• _PAGE EXCERPT_:
=== Section Start ===

Adam Robinson: I mean, I don’t know, like– I’m going to guess it’s still very close to 16 days.

Michael Wieder: It’s 120 days.

Adam Robinson: Oh, we’re thinking about this completely wrong. Sorry about that. Yeah, yeah, yeah. So, I thought the point that you were going to make is, like– yeah, yeah, sorry. I want to get first-day purchasers, in other words.

Michael Wieder: Yeah. There are these first-day purchasers that come in, they’re there to buy. But if you remove the people that come that day to buy and sign up that day, it’s people that are coming in, and then they’re buying 120 days later, either because they’re doing research as they’re pregnant, they’re looking for a registry, and then they’re buying when they need the product. For our high chair, a lot of people start at four months old. So, if they’re looking right when they have their kid, they’re going to buy it four months later because they’re starting solids between four and six months, and that makes a lot of sense.

=== Section End ===

• _LISTED RECORDS_:

=== Section Start ===

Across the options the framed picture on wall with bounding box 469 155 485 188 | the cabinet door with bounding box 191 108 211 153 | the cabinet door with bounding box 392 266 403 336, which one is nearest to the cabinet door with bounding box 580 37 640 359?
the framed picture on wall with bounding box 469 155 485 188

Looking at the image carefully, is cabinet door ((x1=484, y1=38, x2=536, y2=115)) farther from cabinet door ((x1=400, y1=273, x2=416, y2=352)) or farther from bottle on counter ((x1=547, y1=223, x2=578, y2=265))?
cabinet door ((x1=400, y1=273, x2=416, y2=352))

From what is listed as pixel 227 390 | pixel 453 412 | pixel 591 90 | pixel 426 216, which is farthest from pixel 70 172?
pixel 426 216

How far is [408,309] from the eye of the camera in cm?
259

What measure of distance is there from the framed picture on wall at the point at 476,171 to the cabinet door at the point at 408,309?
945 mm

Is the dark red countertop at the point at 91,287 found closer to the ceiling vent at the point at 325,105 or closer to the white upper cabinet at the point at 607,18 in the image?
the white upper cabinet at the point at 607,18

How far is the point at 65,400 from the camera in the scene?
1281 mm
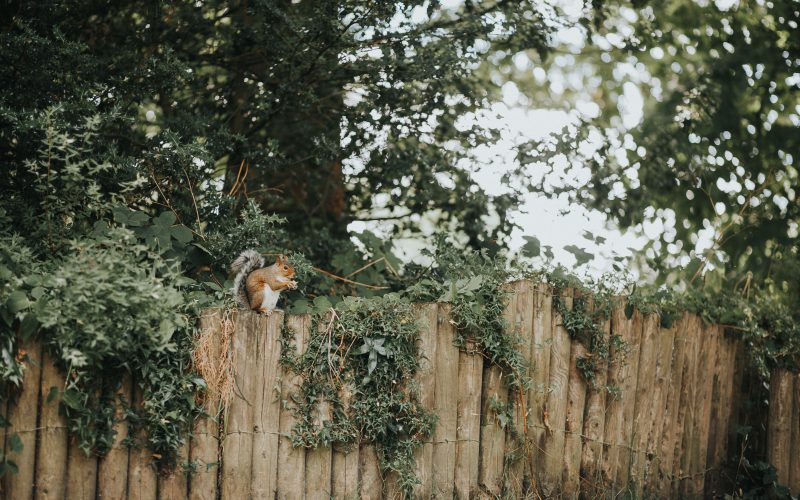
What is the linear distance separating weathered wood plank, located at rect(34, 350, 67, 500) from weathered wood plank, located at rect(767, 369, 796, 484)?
525 cm

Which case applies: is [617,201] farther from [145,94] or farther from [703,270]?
[145,94]

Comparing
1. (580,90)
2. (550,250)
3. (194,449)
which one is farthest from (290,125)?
(580,90)

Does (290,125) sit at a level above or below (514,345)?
above

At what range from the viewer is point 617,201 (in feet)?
21.5

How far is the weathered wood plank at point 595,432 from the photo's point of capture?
5020 millimetres

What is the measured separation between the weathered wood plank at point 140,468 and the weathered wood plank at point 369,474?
112 cm

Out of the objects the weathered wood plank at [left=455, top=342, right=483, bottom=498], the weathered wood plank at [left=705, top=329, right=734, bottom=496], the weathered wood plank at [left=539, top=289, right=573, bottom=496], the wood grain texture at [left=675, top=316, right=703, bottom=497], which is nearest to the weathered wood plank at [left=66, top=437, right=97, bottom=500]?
the weathered wood plank at [left=455, top=342, right=483, bottom=498]

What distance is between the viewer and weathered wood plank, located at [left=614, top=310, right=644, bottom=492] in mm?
5246

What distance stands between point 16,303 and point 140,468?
1011 mm

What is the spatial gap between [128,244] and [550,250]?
2.88 m

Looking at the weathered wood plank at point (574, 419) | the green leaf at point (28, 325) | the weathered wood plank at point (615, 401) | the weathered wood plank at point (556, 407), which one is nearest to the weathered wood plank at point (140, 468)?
the green leaf at point (28, 325)

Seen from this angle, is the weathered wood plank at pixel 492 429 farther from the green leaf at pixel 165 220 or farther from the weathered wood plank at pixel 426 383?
the green leaf at pixel 165 220

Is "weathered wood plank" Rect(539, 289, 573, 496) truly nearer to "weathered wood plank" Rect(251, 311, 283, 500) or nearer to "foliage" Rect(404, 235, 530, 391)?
"foliage" Rect(404, 235, 530, 391)

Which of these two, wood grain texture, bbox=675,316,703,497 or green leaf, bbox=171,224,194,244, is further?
wood grain texture, bbox=675,316,703,497
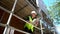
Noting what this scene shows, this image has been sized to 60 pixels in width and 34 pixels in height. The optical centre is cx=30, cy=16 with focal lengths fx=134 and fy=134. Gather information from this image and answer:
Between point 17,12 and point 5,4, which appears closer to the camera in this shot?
point 5,4

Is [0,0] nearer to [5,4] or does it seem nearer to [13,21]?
[5,4]

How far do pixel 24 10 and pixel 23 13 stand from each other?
184 millimetres

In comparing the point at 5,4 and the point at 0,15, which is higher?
the point at 5,4

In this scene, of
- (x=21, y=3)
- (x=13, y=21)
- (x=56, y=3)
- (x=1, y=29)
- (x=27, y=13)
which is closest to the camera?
(x=1, y=29)

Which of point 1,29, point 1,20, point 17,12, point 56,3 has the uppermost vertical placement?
point 56,3

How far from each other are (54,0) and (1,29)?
12.7 meters

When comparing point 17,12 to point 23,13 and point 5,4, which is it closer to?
point 23,13

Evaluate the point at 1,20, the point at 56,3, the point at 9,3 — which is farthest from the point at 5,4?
the point at 56,3

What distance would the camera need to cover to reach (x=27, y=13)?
4.86 meters

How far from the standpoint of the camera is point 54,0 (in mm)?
15727

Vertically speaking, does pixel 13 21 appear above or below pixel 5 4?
below

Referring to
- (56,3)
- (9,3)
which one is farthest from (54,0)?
(9,3)

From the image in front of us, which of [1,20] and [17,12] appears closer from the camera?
[1,20]

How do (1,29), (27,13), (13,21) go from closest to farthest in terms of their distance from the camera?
(1,29), (13,21), (27,13)
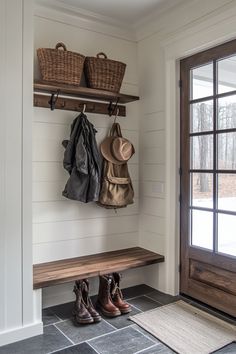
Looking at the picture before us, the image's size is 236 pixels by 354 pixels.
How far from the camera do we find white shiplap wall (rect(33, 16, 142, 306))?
111 inches

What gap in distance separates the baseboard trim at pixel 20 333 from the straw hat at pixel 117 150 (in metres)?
1.51

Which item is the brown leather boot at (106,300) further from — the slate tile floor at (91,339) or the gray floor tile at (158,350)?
the gray floor tile at (158,350)

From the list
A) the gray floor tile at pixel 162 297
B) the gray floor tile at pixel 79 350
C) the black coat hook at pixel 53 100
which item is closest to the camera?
the gray floor tile at pixel 79 350

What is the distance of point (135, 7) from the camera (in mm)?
2873

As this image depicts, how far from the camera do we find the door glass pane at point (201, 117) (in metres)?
2.76

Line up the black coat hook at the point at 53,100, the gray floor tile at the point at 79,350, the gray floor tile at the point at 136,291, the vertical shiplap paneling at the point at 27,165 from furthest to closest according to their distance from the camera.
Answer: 1. the gray floor tile at the point at 136,291
2. the black coat hook at the point at 53,100
3. the vertical shiplap paneling at the point at 27,165
4. the gray floor tile at the point at 79,350

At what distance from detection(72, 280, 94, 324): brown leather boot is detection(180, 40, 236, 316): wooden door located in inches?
39.0

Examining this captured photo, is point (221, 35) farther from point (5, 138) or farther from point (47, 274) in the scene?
point (47, 274)

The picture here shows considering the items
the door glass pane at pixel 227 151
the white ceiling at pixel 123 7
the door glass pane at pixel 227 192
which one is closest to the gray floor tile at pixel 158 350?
the door glass pane at pixel 227 192

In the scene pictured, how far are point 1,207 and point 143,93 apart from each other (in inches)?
73.2

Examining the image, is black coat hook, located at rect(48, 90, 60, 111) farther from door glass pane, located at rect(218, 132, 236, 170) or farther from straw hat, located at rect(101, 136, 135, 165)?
door glass pane, located at rect(218, 132, 236, 170)

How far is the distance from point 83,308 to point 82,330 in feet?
0.59

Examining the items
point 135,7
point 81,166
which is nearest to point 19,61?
point 81,166

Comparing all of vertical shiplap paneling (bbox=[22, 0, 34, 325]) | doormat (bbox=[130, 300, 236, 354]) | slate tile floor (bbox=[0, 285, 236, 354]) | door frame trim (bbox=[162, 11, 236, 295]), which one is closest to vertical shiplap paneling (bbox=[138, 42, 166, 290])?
door frame trim (bbox=[162, 11, 236, 295])
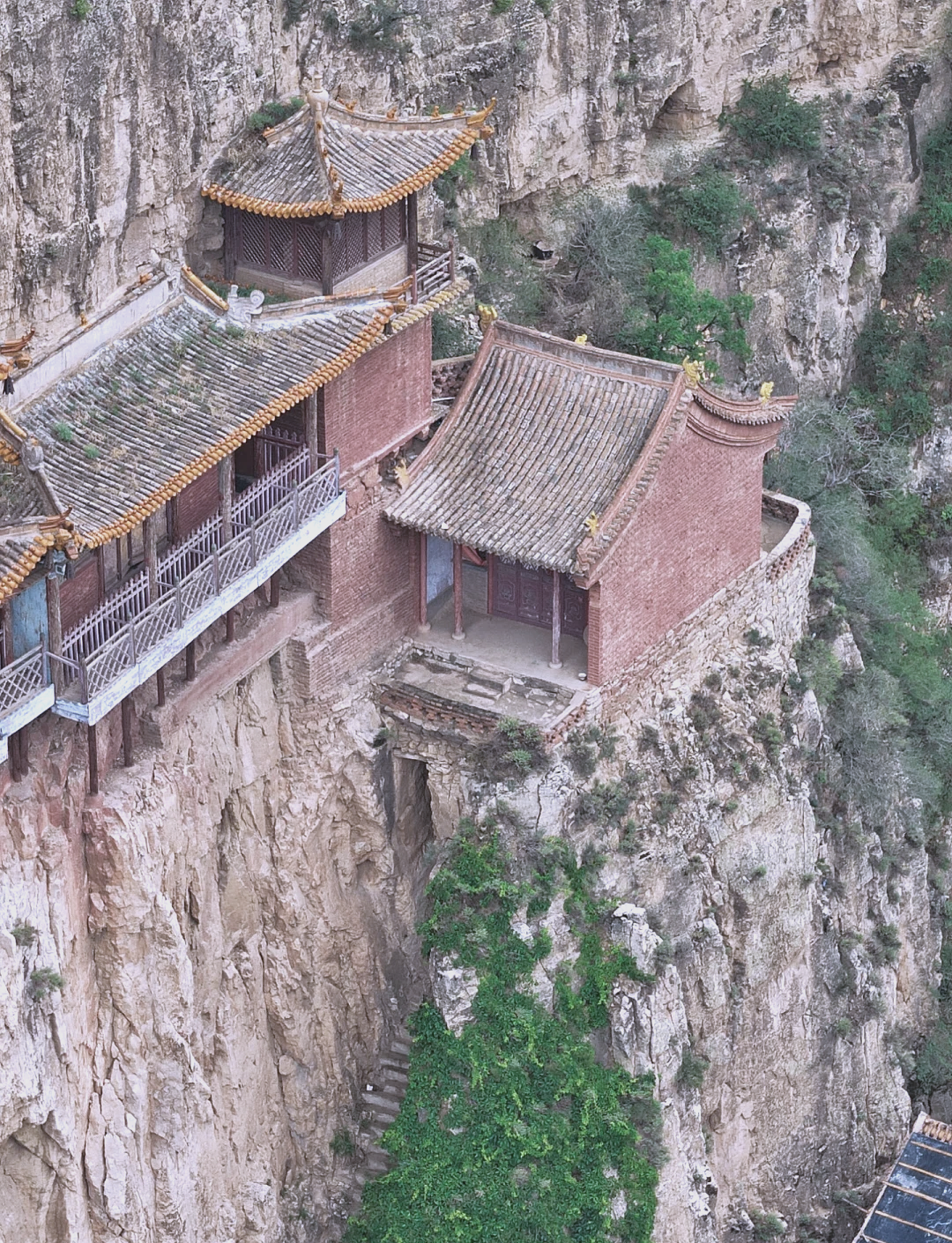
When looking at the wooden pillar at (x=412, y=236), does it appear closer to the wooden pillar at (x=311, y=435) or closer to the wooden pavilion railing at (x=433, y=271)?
the wooden pavilion railing at (x=433, y=271)

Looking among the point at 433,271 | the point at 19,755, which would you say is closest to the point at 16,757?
the point at 19,755

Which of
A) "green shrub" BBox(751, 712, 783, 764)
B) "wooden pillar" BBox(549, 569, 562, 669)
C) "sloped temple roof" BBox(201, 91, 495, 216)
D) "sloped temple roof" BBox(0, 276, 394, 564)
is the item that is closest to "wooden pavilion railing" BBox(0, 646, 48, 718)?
"sloped temple roof" BBox(0, 276, 394, 564)

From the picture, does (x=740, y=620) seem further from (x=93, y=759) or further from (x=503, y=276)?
(x=93, y=759)

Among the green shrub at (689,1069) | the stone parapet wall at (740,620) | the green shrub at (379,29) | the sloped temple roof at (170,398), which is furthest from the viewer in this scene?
the green shrub at (379,29)

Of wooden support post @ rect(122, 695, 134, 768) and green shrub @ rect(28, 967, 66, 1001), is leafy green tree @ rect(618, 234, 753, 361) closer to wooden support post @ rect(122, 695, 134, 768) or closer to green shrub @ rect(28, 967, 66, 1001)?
wooden support post @ rect(122, 695, 134, 768)

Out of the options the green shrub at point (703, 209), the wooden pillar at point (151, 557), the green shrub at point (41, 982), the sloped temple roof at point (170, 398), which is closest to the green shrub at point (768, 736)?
the sloped temple roof at point (170, 398)

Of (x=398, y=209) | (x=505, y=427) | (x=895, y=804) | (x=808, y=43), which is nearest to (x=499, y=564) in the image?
(x=505, y=427)
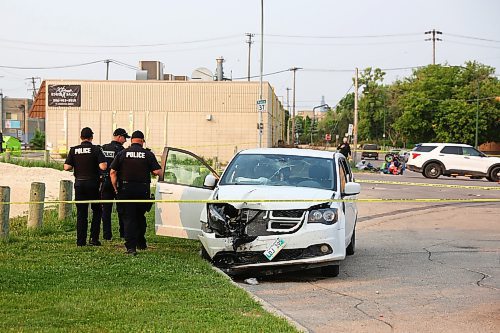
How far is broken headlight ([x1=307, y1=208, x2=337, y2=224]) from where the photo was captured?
9844 millimetres

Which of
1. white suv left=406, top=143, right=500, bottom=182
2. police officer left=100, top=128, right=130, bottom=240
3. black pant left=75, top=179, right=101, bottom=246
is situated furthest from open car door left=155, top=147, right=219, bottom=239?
white suv left=406, top=143, right=500, bottom=182

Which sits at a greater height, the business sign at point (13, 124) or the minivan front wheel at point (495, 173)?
the business sign at point (13, 124)

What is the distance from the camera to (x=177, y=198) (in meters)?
11.2

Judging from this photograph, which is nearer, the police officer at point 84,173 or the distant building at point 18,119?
the police officer at point 84,173

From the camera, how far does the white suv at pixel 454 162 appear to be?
111 ft

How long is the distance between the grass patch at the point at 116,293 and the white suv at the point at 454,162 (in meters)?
24.8

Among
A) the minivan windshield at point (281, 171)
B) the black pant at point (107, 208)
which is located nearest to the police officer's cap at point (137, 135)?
the black pant at point (107, 208)

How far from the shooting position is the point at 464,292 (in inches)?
360

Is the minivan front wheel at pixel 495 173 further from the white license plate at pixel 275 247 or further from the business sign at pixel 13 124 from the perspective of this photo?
the business sign at pixel 13 124

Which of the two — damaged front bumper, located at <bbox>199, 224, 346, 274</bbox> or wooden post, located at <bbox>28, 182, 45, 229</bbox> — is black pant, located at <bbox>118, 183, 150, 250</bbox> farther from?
wooden post, located at <bbox>28, 182, 45, 229</bbox>

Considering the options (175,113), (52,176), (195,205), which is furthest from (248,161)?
(175,113)

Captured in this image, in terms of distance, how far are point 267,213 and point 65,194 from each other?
546 cm

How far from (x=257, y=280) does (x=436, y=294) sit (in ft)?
7.58

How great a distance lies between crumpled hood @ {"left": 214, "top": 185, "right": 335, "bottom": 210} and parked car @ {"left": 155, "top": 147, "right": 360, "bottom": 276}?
1cm
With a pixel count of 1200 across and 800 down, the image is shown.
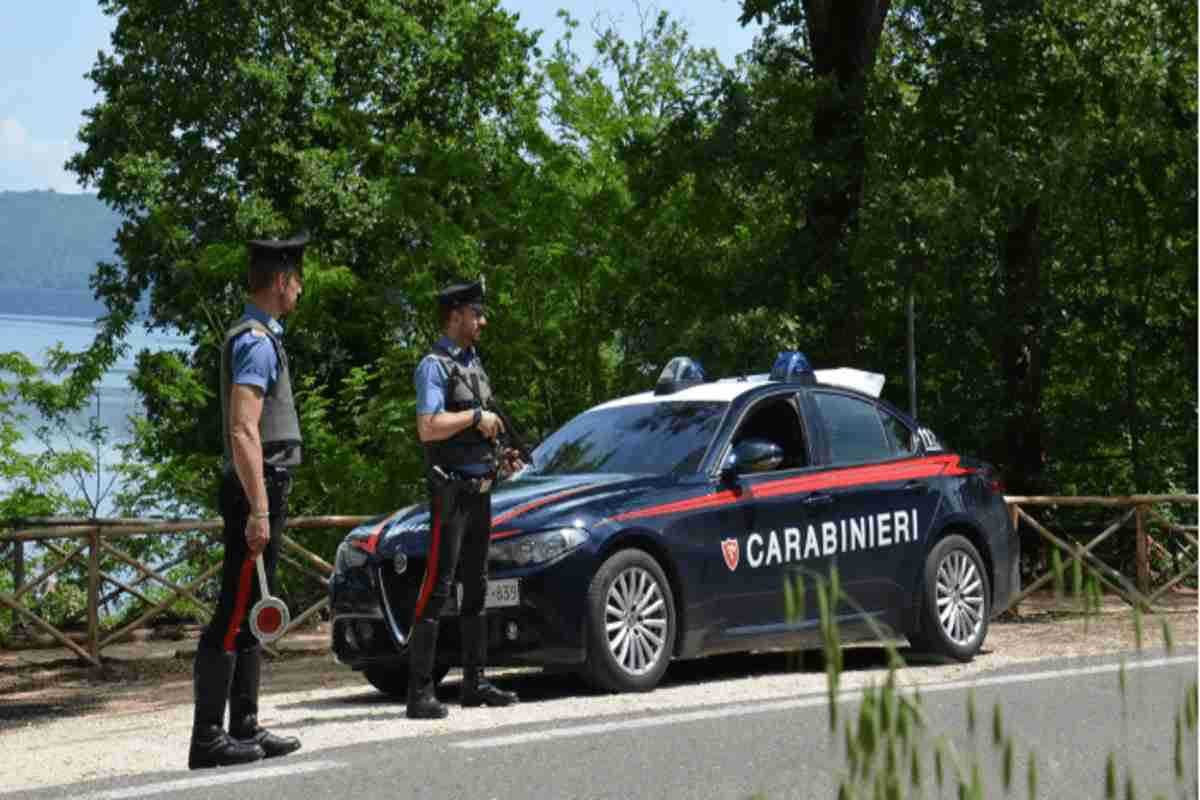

=== Section End ===

• _EXERCISES TO COMPLETE_:
a) According to the conversation excerpt, why do people buy 120 days after signing up? List each reason given.
b) Quote the conversation excerpt word for word. Start at the words containing "Adam Robinson: I" and stop after "in other words.".
The entries have nothing to do with the conversation excerpt.

• _RESPONSE LIST_:
a)
- They are doing research while pregnant.
- They are looking for a registry.
- They buy when they need the product.

b)
Adam Robinson: I mean, I don’t know, like– I’m going to guess it’s still very close to 16 days.

Michael Wieder: It’s 120 days.

Adam Robinson: Oh, we’re thinking about this completely wrong. Sorry about that. Yeah, yeah, yeah. So, I thought the point that you were going to make is, like– yeah, yeah, sorry. I want to get first-day purchasers, in other words.